Tage am Küchentisch *2

Geschichten aus dem ersten Lockdown.

Noch ein Tag

Vorne, an der Straßenecke sind zwei Autos zusammengestoßen. Ich habe den Aufprall bis zum Küchentisch gehört. Ich beobachte vom Fenster aus, wie die Fahrer aussteigen, beide mit Mundschutz und offenbar unverletzt. Das eine Auto ist ein Kleinwagen, das andere ein Pritschenwagen, der (und das ist das Tragische an diesem Unfall) drei Mobilklos auf der Ladefläche hat. Eines ist auf die Straße gekippt, die anderen beiden stehen schief. Der Fahrer des Kleinwagens tut mir leid. Ein Mobilklo-Transporter gehört zu den Fahrzeugen, mit denen man keinesfalls in einen Unfall verwickelt sein will.
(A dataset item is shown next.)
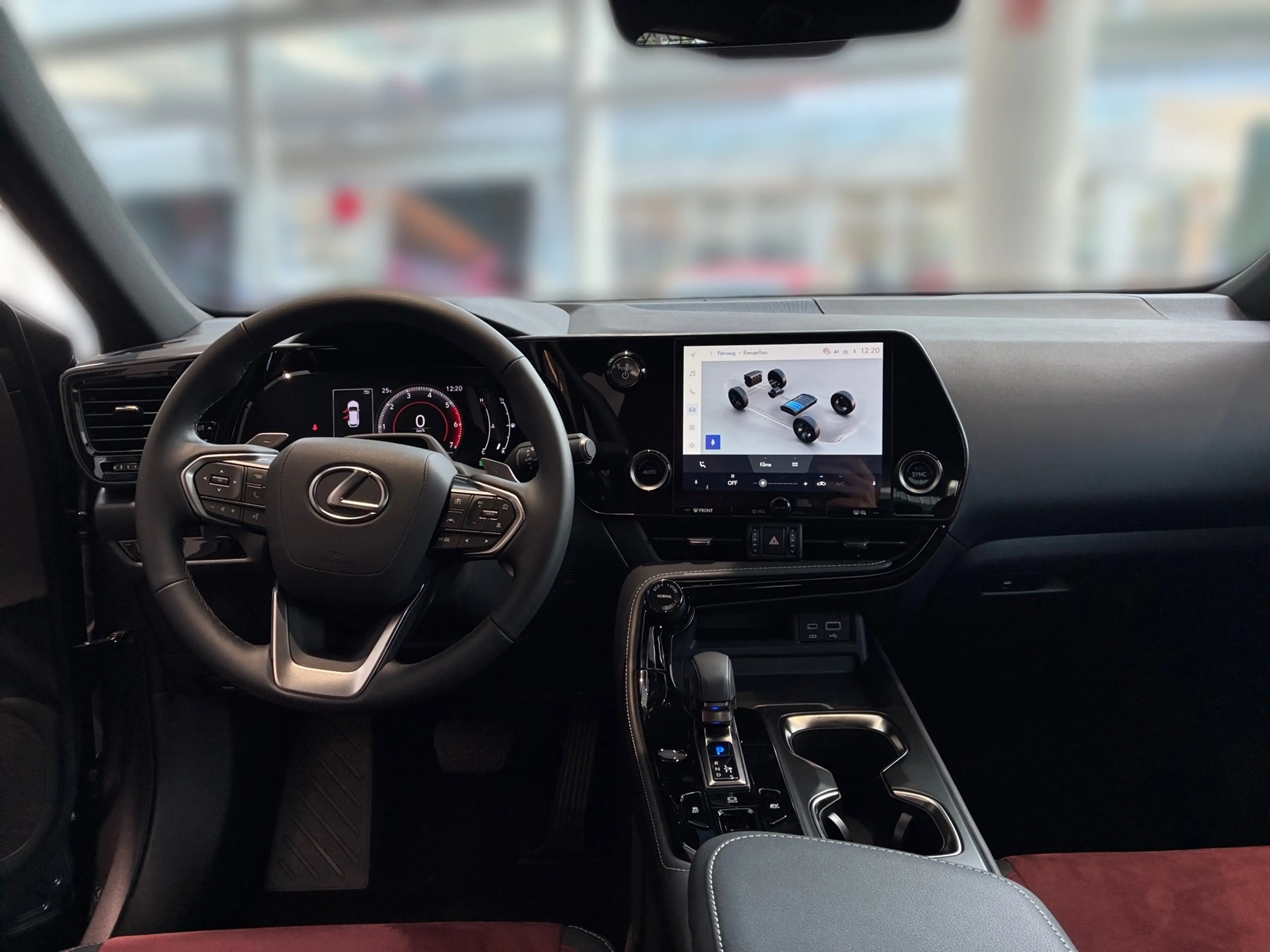 Lexus NX 350h NX SUV Comfort 350h FWD — photo 8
Das bestätigt mich darin, bei allem sehr vorsichtig zu sein. In letzter Zeit fahre ich sehr langsam mit dem Auto. Ich gehe konzentriert über die Wendeltreppe in unserem Haus. Ich halte mich am Handlauf fest, wenn ich die drei Stufen zum Garten nehme. Alles, um keinen Unfall zu provozieren. Um das Gesundheitssystem nicht zusätzlich zu belasten. Es wäre mir peinlich, wegen so etwas wie einem Autounfall die Rettung rufen zu müssen. „Tut mir leid wegen dem Oberschenkelbruch und dem Milzriss“, würde ich zu den Sanitätern sagen. „Klebt einfach ein Pflaster drauf.“
Nein, das würde ich nicht sagen. Ich würde jammern. Ich würde unheimlich jammern. Tapfer bin ich nicht.

Noch ein Tag

Die lockeren Sprüche von Jan gehen mir auf die Nerven. Vor allem, wenn er „bis der Arzt kommt“, sagt. Das höre ich jetzt nicht gern. Vorhin habe ich die Zweige auf der Wiese zusammengerecht. Davon gibt es viele. „Da kannst du rechen, bis der Arzt kommt“, hat er gesagt.
Später, als ich mit meiner Mutter an einem 300-Teile-Puzzle sitze, auch wieder: „Puzzeln, bis der Arzt kommt.“
Ich sage, er könne sich das jetzt sparen.
Er sagt, er könne auch „bis zum bitteren Ende“ sagen.
Ich sage nichts mehr.
Noch schlimmer finde ich die Phrase „end of life“. In Zeiten, wo man ständig etwas von Todesraten hört. Alles ist bei ihm „end of life“: Der Rasenmäher, der Marillenbaum, der Monat März, die Milch im Kühlschrank.
Das Schlimme: Es färbt bereits ab.
„Der ist auch bald end of life,“ sage ich, als der Spatz besonders heiser tschilpt.
„Was?“, sagt meine Mutter.

Der Spatz geht mir auf die Nerven. Jan auch. Neuerdings sagt er immer: „So, …“, wenn er einen Satz beginnt. Vielleicht hat er das immer schon getan. Meine Mutter nervt sowieso. Wegen ihrer extremen Vergesslichkeit gibt sie viel Anlass dazu, wofür sie natürlich nichts kann. Alle paar Stunden fragt sie nach dem Wochentag. Ich habe mir angewöhnt, den jeweiligen Tag auf einen Zettel zu schreiben, damit sie nachschauen kann. Und Mila ­– so dankbar ich bin, dass sie da ist – nervt mit ihrer Geschäftigkeit. Ich verstehe, dass sie nervös ist. Sie weiß nicht, wann sie wieder über die Grenze kann. Sie lenkt sich ab, indem sie noch lauter als sonst mit dem Geschirr klappert dabei immer dasselbe Lied summt. Ein Kirchenlied, da wette ich. Mila ist sehr katholisch. Und Kirchenlieder habe ich immer schon sehr unheimlich gefunden.

Wir gehen einander alle auf die Nerven. Und wir wissen das.
Ich nerve. Du nervst. Er, sie, es nervt. Und so weiter.